Friday, February 23, 2007

Police Inaction

So much for the police. A neighbour heard a child being beaten and called to report it-

"The people upstairs are about to kill their daughter! They are beating her and beating her and she is screaming."

Neighbors told First Coast News the beating continued for another 24 minutes.

"At first you could tell it was with a belt," said Raychael Harkey. "Then it went to a hand, then throwing the child around the room."

Neighbors called 911 two more times, begging for help.

The caller told the dispatcher that she was going to go intervene- but was told to let the nearby police handle the incident.

The officer close by is Officer Gabriel E. Dobkin.

An internal affairs report shows Officer Dobkin 2.9 miles away writing a speeding ticket.

During the stop, the report indicates Dobkin saw a truck pull into a drug store parking lot with expired tags.

Internal Affairs investigators say Dobkin wrote out the ticket and then sat in the drug store parking lot, waiting for the driver of the truck to leave the store.

At that moment, a priority one call for a "battery in progress" came, the most serious on JSO's scale.

Internal Affairs says Dobkin went inside the store to find the truck driver to see if he had insurance.

Dobkin fingerprinted the driver, and wrote him a ticket before driving away to help a little girl in trouble.

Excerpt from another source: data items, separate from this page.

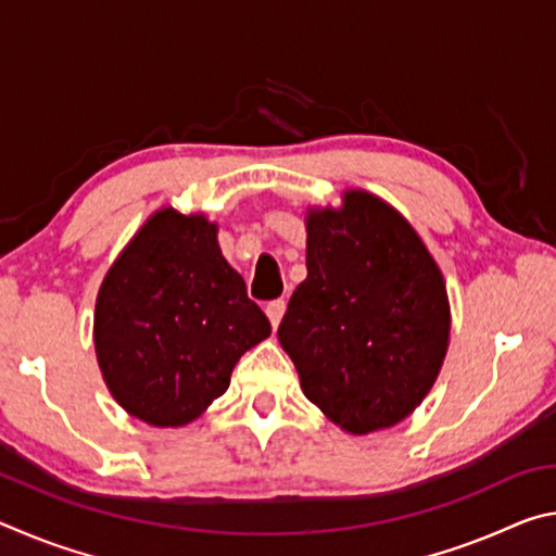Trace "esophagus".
I'll return each mask as SVG.
<instances>
[{
  "label": "esophagus",
  "mask_w": 556,
  "mask_h": 556,
  "mask_svg": "<svg viewBox=\"0 0 556 556\" xmlns=\"http://www.w3.org/2000/svg\"><path fill=\"white\" fill-rule=\"evenodd\" d=\"M285 312H287V301H285V299H275V301H269V304H267L269 324L277 328V326H279V321H281V316H285Z\"/></svg>",
  "instance_id": "1"
}]
</instances>
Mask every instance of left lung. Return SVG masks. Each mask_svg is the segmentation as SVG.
<instances>
[{"label":"left lung","instance_id":"obj_1","mask_svg":"<svg viewBox=\"0 0 556 556\" xmlns=\"http://www.w3.org/2000/svg\"><path fill=\"white\" fill-rule=\"evenodd\" d=\"M306 269L277 331L301 390L351 434L394 427L448 348L439 265L392 205L345 191L341 208L306 213Z\"/></svg>","mask_w":556,"mask_h":556}]
</instances>
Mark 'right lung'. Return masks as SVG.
Listing matches in <instances>:
<instances>
[{"instance_id":"right-lung-1","label":"right lung","mask_w":556,"mask_h":556,"mask_svg":"<svg viewBox=\"0 0 556 556\" xmlns=\"http://www.w3.org/2000/svg\"><path fill=\"white\" fill-rule=\"evenodd\" d=\"M271 333L223 257L218 225L162 208L119 252L96 301V353L122 409L184 427L228 390L244 351Z\"/></svg>"}]
</instances>
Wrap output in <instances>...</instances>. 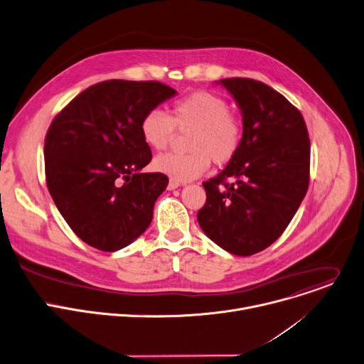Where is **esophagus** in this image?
<instances>
[{
  "instance_id": "34e87169",
  "label": "esophagus",
  "mask_w": 364,
  "mask_h": 364,
  "mask_svg": "<svg viewBox=\"0 0 364 364\" xmlns=\"http://www.w3.org/2000/svg\"><path fill=\"white\" fill-rule=\"evenodd\" d=\"M182 183L181 182H178V181H175V179H171L169 181V185H168V189H171V191H173V189H176V188H179Z\"/></svg>"
}]
</instances>
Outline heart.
<instances>
[{"label": "heart", "instance_id": "obj_1", "mask_svg": "<svg viewBox=\"0 0 364 364\" xmlns=\"http://www.w3.org/2000/svg\"><path fill=\"white\" fill-rule=\"evenodd\" d=\"M140 133L143 141L157 151L168 149L176 133H189L188 153L160 154L153 161L157 172L188 182L207 172L211 160L217 166L230 164L243 140V124L225 98L195 91L178 100L169 115L160 109L147 111L140 121Z\"/></svg>", "mask_w": 364, "mask_h": 364}]
</instances>
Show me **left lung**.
Listing matches in <instances>:
<instances>
[{
    "mask_svg": "<svg viewBox=\"0 0 364 364\" xmlns=\"http://www.w3.org/2000/svg\"><path fill=\"white\" fill-rule=\"evenodd\" d=\"M220 82L243 114V140L227 168L203 182L207 200L196 218L220 247L252 256L274 243L298 211L311 141L301 111L269 85L250 77Z\"/></svg>",
    "mask_w": 364,
    "mask_h": 364,
    "instance_id": "left-lung-1",
    "label": "left lung"
}]
</instances>
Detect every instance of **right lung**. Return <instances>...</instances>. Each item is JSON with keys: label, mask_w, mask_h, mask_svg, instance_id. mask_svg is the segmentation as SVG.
Wrapping results in <instances>:
<instances>
[{"label": "right lung", "mask_w": 364, "mask_h": 364, "mask_svg": "<svg viewBox=\"0 0 364 364\" xmlns=\"http://www.w3.org/2000/svg\"><path fill=\"white\" fill-rule=\"evenodd\" d=\"M176 91L157 80L109 79L76 95L45 139L48 189L72 231L91 247L117 252L146 231L169 183L141 173L151 160L140 121Z\"/></svg>", "instance_id": "obj_1"}]
</instances>
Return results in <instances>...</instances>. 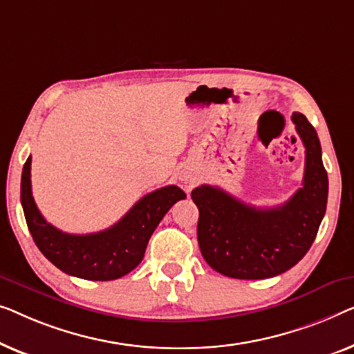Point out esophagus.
Listing matches in <instances>:
<instances>
[{
    "label": "esophagus",
    "instance_id": "34e87169",
    "mask_svg": "<svg viewBox=\"0 0 354 354\" xmlns=\"http://www.w3.org/2000/svg\"><path fill=\"white\" fill-rule=\"evenodd\" d=\"M179 179H181V181L186 183V184H191L192 183V178H191V175H189V173H183L181 178H179Z\"/></svg>",
    "mask_w": 354,
    "mask_h": 354
}]
</instances>
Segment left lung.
Here are the masks:
<instances>
[{
    "label": "left lung",
    "mask_w": 354,
    "mask_h": 354,
    "mask_svg": "<svg viewBox=\"0 0 354 354\" xmlns=\"http://www.w3.org/2000/svg\"><path fill=\"white\" fill-rule=\"evenodd\" d=\"M292 122L305 146V176L303 187L286 203L257 208L208 184L191 192L198 208L202 257L223 276L268 279L282 274L315 242L327 207V171L316 129L300 112H293Z\"/></svg>",
    "instance_id": "obj_1"
}]
</instances>
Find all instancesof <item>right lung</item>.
I'll return each mask as SVG.
<instances>
[{
	"label": "right lung",
	"instance_id": "obj_1",
	"mask_svg": "<svg viewBox=\"0 0 354 354\" xmlns=\"http://www.w3.org/2000/svg\"><path fill=\"white\" fill-rule=\"evenodd\" d=\"M32 157L27 158L21 179L24 215L39 252L66 274L86 281H113L133 271L142 261L149 239L165 213L186 198L178 186L157 189L134 203L120 221L93 234H67L54 227L39 213L30 181Z\"/></svg>",
	"mask_w": 354,
	"mask_h": 354
}]
</instances>
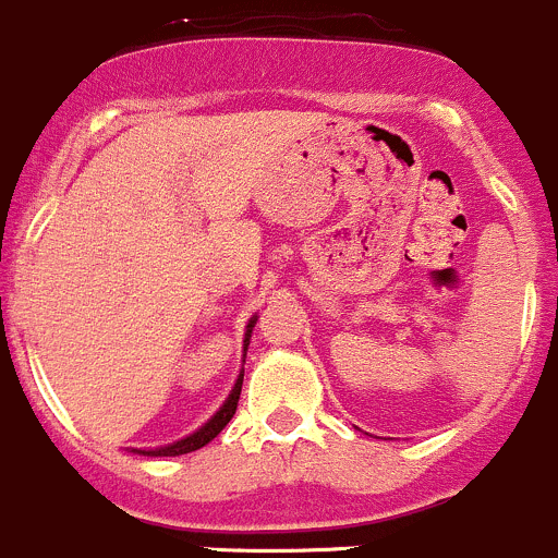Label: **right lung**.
Returning <instances> with one entry per match:
<instances>
[{
  "mask_svg": "<svg viewBox=\"0 0 558 558\" xmlns=\"http://www.w3.org/2000/svg\"><path fill=\"white\" fill-rule=\"evenodd\" d=\"M246 328H250V330H246V339H244V341H250L252 328H255V319H252V323L246 325ZM241 385H244V374H239V379H235L233 393H230V396H228V401H225V404L219 407L217 415H214L211 421L206 423V426L197 428L195 434H190V437L181 439V442L168 445V448H157V450H137V453H143V456H184V453H192V450H201L203 445L211 442V439L217 437V434L222 432L225 426H228L230 417L235 415V410H239V399H241Z\"/></svg>",
  "mask_w": 558,
  "mask_h": 558,
  "instance_id": "add662e5",
  "label": "right lung"
}]
</instances>
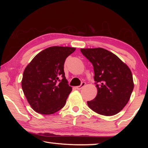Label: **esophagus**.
<instances>
[{
  "mask_svg": "<svg viewBox=\"0 0 148 148\" xmlns=\"http://www.w3.org/2000/svg\"><path fill=\"white\" fill-rule=\"evenodd\" d=\"M86 86V82H82V84H81V85H80V86H77L76 88L77 89H82L83 88V87Z\"/></svg>",
  "mask_w": 148,
  "mask_h": 148,
  "instance_id": "34e87169",
  "label": "esophagus"
}]
</instances>
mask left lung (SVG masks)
Instances as JSON below:
<instances>
[{"mask_svg": "<svg viewBox=\"0 0 148 148\" xmlns=\"http://www.w3.org/2000/svg\"><path fill=\"white\" fill-rule=\"evenodd\" d=\"M82 54L91 62L97 95L87 105L103 116H111L121 111L129 102L134 89L131 70L118 57L101 48L81 49Z\"/></svg>", "mask_w": 148, "mask_h": 148, "instance_id": "obj_1", "label": "left lung"}]
</instances>
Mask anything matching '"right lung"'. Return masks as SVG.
<instances>
[{
    "instance_id": "right-lung-1",
    "label": "right lung",
    "mask_w": 148,
    "mask_h": 148,
    "mask_svg": "<svg viewBox=\"0 0 148 148\" xmlns=\"http://www.w3.org/2000/svg\"><path fill=\"white\" fill-rule=\"evenodd\" d=\"M76 48L53 46L37 54L27 65L21 87L35 112L53 114L64 107L72 91L65 77L64 64Z\"/></svg>"
}]
</instances>
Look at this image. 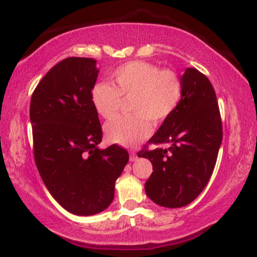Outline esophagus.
<instances>
[{"mask_svg":"<svg viewBox=\"0 0 257 257\" xmlns=\"http://www.w3.org/2000/svg\"><path fill=\"white\" fill-rule=\"evenodd\" d=\"M136 159H137V153L135 151H131V152H130V161H136Z\"/></svg>","mask_w":257,"mask_h":257,"instance_id":"34e87169","label":"esophagus"}]
</instances>
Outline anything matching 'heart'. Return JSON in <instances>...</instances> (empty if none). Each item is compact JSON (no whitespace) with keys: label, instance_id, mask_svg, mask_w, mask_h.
<instances>
[{"label":"heart","instance_id":"b5f03b06","mask_svg":"<svg viewBox=\"0 0 257 257\" xmlns=\"http://www.w3.org/2000/svg\"><path fill=\"white\" fill-rule=\"evenodd\" d=\"M111 77L114 86L97 83L92 87L91 101L94 110L110 119L118 112L121 97L132 96L130 111L133 113L105 124V137L112 144L131 147L143 142L152 132V124L157 126L166 121L181 101V80L172 70L133 61L115 69Z\"/></svg>","mask_w":257,"mask_h":257}]
</instances>
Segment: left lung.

Officer Dobkin told Internal Affairs he has "had many of these type of calls involving children and parents," and he believed this one to be, "routine and not life-threatening," according to the report.

The officer also told investigators, "he didn't remember ever hearing or reading about the victim being five years old," saying it wouldn't have mattered to him because he considered the call routine.

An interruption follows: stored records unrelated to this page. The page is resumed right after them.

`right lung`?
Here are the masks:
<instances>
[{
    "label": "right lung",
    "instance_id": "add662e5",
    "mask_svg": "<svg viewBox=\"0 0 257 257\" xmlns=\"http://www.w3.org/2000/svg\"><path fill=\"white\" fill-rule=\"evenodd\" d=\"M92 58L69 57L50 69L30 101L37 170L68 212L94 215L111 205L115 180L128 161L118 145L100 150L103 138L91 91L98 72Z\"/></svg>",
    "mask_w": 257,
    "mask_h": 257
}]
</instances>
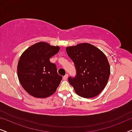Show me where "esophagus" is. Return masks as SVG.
<instances>
[{
    "label": "esophagus",
    "mask_w": 132,
    "mask_h": 132,
    "mask_svg": "<svg viewBox=\"0 0 132 132\" xmlns=\"http://www.w3.org/2000/svg\"><path fill=\"white\" fill-rule=\"evenodd\" d=\"M68 75H67V74H66V75H65L64 77H63V79H64V80H66L67 79H68Z\"/></svg>",
    "instance_id": "esophagus-1"
}]
</instances>
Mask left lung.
<instances>
[{"instance_id": "left-lung-1", "label": "left lung", "mask_w": 132, "mask_h": 132, "mask_svg": "<svg viewBox=\"0 0 132 132\" xmlns=\"http://www.w3.org/2000/svg\"><path fill=\"white\" fill-rule=\"evenodd\" d=\"M66 52L75 65L77 73L68 77L76 93L84 98L98 95L105 88L111 70L103 52L89 43H81L67 47Z\"/></svg>"}]
</instances>
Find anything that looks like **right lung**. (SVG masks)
Listing matches in <instances>:
<instances>
[{
  "instance_id": "1",
  "label": "right lung",
  "mask_w": 132,
  "mask_h": 132,
  "mask_svg": "<svg viewBox=\"0 0 132 132\" xmlns=\"http://www.w3.org/2000/svg\"><path fill=\"white\" fill-rule=\"evenodd\" d=\"M60 50L59 46L39 42L30 46L18 62L19 80L25 91L37 98H46L56 91L62 77L50 58Z\"/></svg>"
}]
</instances>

Dobkin has been found to have further endangered the child by not responding immediately.

He has also been reprimanded for initially cancelling his backup officer but then calling him back on for help. Dobkin told investigators he didn't know why he did that.

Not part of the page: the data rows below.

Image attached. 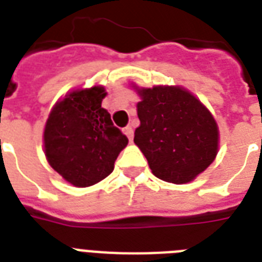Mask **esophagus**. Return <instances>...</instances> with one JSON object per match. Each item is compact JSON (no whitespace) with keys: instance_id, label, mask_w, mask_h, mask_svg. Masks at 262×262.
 I'll list each match as a JSON object with an SVG mask.
<instances>
[{"instance_id":"obj_1","label":"esophagus","mask_w":262,"mask_h":262,"mask_svg":"<svg viewBox=\"0 0 262 262\" xmlns=\"http://www.w3.org/2000/svg\"><path fill=\"white\" fill-rule=\"evenodd\" d=\"M123 133L127 136V139L130 140V141H133V127H132L130 125H127V126L123 129Z\"/></svg>"}]
</instances>
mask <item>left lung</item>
Here are the masks:
<instances>
[{"label":"left lung","mask_w":262,"mask_h":262,"mask_svg":"<svg viewBox=\"0 0 262 262\" xmlns=\"http://www.w3.org/2000/svg\"><path fill=\"white\" fill-rule=\"evenodd\" d=\"M140 126L135 143L152 174L171 183H187L215 160L219 130L207 107L182 87L137 88Z\"/></svg>","instance_id":"8db88e82"}]
</instances>
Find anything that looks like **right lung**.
<instances>
[{
	"mask_svg": "<svg viewBox=\"0 0 262 262\" xmlns=\"http://www.w3.org/2000/svg\"><path fill=\"white\" fill-rule=\"evenodd\" d=\"M103 87L76 90L55 103L47 118L43 143L50 166L77 187L100 182L114 170L127 137L102 107Z\"/></svg>",
	"mask_w": 262,
	"mask_h": 262,
	"instance_id": "obj_1",
	"label": "right lung"
}]
</instances>
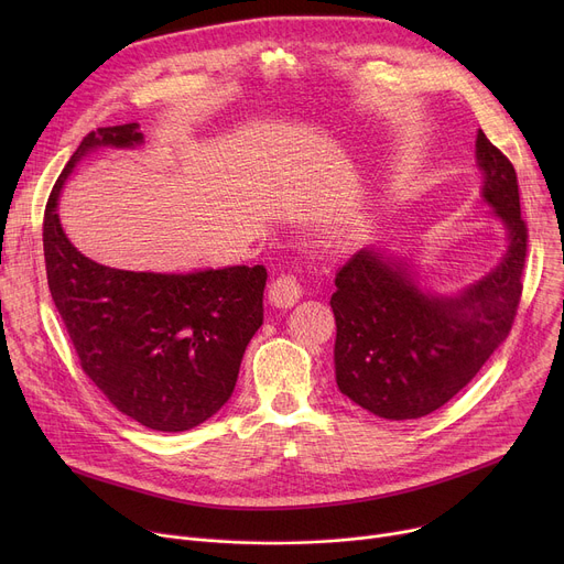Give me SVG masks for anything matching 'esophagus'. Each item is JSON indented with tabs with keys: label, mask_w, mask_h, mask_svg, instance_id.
Segmentation results:
<instances>
[{
	"label": "esophagus",
	"mask_w": 564,
	"mask_h": 564,
	"mask_svg": "<svg viewBox=\"0 0 564 564\" xmlns=\"http://www.w3.org/2000/svg\"><path fill=\"white\" fill-rule=\"evenodd\" d=\"M302 297V283L294 274H281L270 285V302L279 308L294 306Z\"/></svg>",
	"instance_id": "34e87169"
}]
</instances>
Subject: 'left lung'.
<instances>
[{"mask_svg":"<svg viewBox=\"0 0 564 564\" xmlns=\"http://www.w3.org/2000/svg\"><path fill=\"white\" fill-rule=\"evenodd\" d=\"M482 196L510 232L496 270L462 297L436 300L419 290L398 262L372 249L336 272L338 389L379 419L409 421L436 411L480 372L512 332L523 290L528 226L521 217L512 162L478 132Z\"/></svg>","mask_w":564,"mask_h":564,"instance_id":"obj_1","label":"left lung"}]
</instances>
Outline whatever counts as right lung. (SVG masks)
I'll use <instances>...</instances> for the list:
<instances>
[{"label":"right lung","instance_id":"add662e5","mask_svg":"<svg viewBox=\"0 0 564 564\" xmlns=\"http://www.w3.org/2000/svg\"><path fill=\"white\" fill-rule=\"evenodd\" d=\"M137 123L88 132L56 177L43 217L52 302L84 375L132 421L185 432L232 395L245 349L262 324L264 264L194 274L126 272L79 253L56 215L58 189L96 145L141 143Z\"/></svg>","mask_w":564,"mask_h":564}]
</instances>
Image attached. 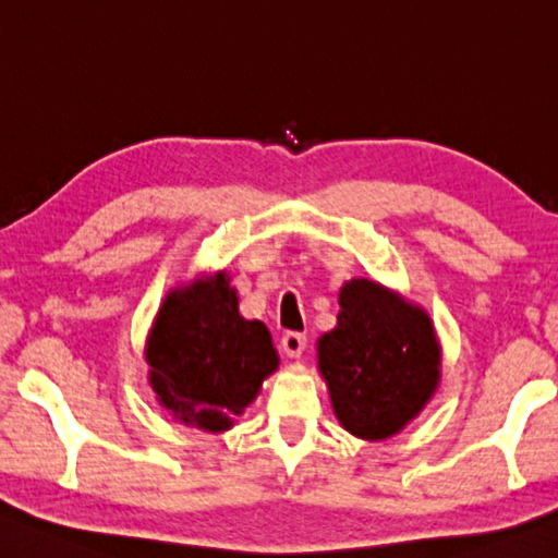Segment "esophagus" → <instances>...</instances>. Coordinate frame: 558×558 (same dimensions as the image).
Wrapping results in <instances>:
<instances>
[{
  "instance_id": "1",
  "label": "esophagus",
  "mask_w": 558,
  "mask_h": 558,
  "mask_svg": "<svg viewBox=\"0 0 558 558\" xmlns=\"http://www.w3.org/2000/svg\"><path fill=\"white\" fill-rule=\"evenodd\" d=\"M304 345H307V336L300 331H288L280 338V348L288 357H300L304 353Z\"/></svg>"
}]
</instances>
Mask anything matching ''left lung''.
Listing matches in <instances>:
<instances>
[{"label": "left lung", "instance_id": "1", "mask_svg": "<svg viewBox=\"0 0 558 558\" xmlns=\"http://www.w3.org/2000/svg\"><path fill=\"white\" fill-rule=\"evenodd\" d=\"M338 324L316 343L336 418L363 440H387L411 423L440 381L430 316L375 280L338 294Z\"/></svg>", "mask_w": 558, "mask_h": 558}]
</instances>
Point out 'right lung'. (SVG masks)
Segmentation results:
<instances>
[{"label": "right lung", "instance_id": "1", "mask_svg": "<svg viewBox=\"0 0 558 558\" xmlns=\"http://www.w3.org/2000/svg\"><path fill=\"white\" fill-rule=\"evenodd\" d=\"M145 357L161 407L207 433L232 428L280 363L266 324L239 314L227 272L167 294Z\"/></svg>", "mask_w": 558, "mask_h": 558}]
</instances>
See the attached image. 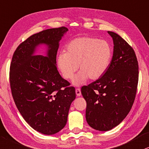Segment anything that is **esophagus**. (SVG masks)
Here are the masks:
<instances>
[{
    "instance_id": "esophagus-1",
    "label": "esophagus",
    "mask_w": 149,
    "mask_h": 149,
    "mask_svg": "<svg viewBox=\"0 0 149 149\" xmlns=\"http://www.w3.org/2000/svg\"><path fill=\"white\" fill-rule=\"evenodd\" d=\"M76 93L77 96H80V95H81V90H80V88H76Z\"/></svg>"
}]
</instances>
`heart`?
<instances>
[{"instance_id":"heart-1","label":"heart","mask_w":149,"mask_h":149,"mask_svg":"<svg viewBox=\"0 0 149 149\" xmlns=\"http://www.w3.org/2000/svg\"><path fill=\"white\" fill-rule=\"evenodd\" d=\"M113 57V48L108 41L94 37L73 39L66 47V53L57 58L58 68L67 80H72L78 70L73 84L80 85L88 78L97 80L108 69Z\"/></svg>"}]
</instances>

Officer Dobkin has also been cited for changing the call from "battery in progress" to an investigation before arriving to the scene. Dobkin told Internal Affairs he based that call on his experience and belief the call didn't warrant a priority one dispatch.

Internal Affairs found Officer Dobkin incompetent. Investigators said he failed to take prompt action and failed to conform to work standards.

The Jacksonville Sheriff's Office would not comment on the matter.

Dobkin had been reprimanded in 2004 for incompetence for failing to respond to calls for service, and for initiating traffic stops on numerous occasions without notifying dispatch.

This piece of work has been "suspended". Not fired, just suspended- even though they know he's incompetent. I wonder if someone will have to die before this "Only One" loses his job?

1 comment:

straightarrow said...

Hopefully it will be Dobkins who dies.